***** Source data *****

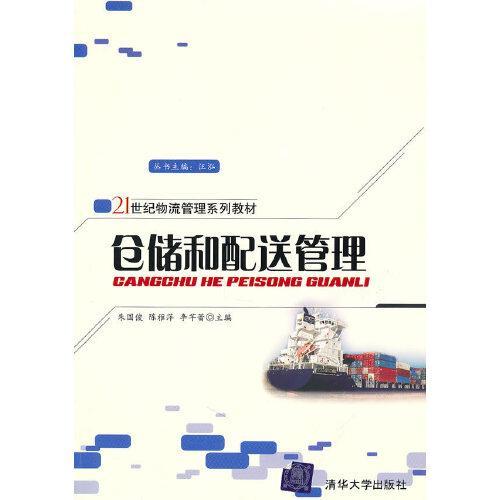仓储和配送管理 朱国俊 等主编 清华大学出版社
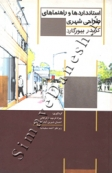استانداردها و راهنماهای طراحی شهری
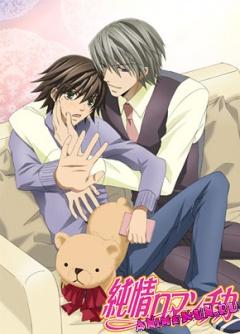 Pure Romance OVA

*****
***** Source data *****

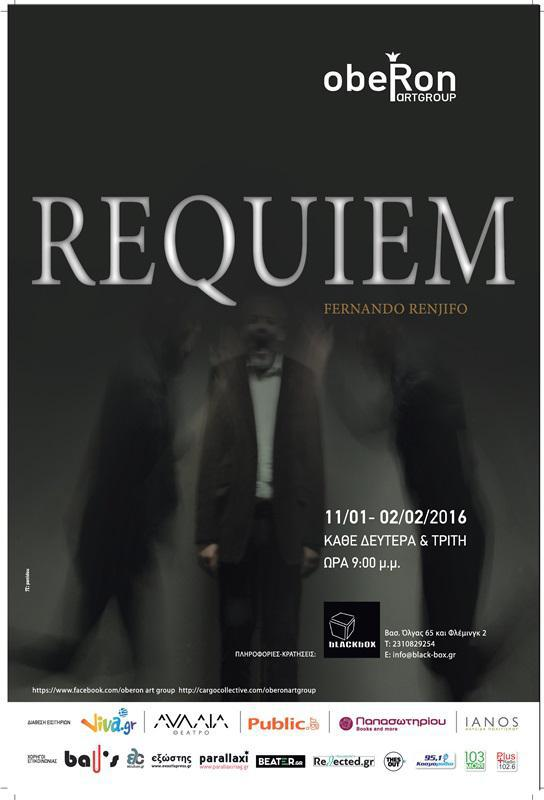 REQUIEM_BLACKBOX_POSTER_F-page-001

*****
***** Source data *****

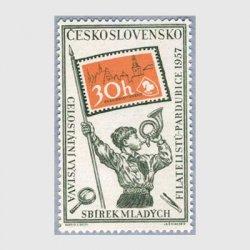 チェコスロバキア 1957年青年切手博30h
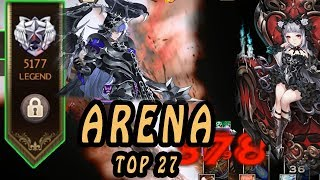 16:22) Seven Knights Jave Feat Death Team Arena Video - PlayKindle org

*****

Exercise>
Write out exactly the run of lines above that starts at the line containing "チェコスロバキア 1957年青年切手博30h" and ends at the line containing "16:22) Seven Knights". Include both, and leave the pictures out.

Response>
 チェコスロバキア 1957年青年切手博30h
 16:22) Seven Knights Jave Feat Death Team Arena Video - PlayKindle org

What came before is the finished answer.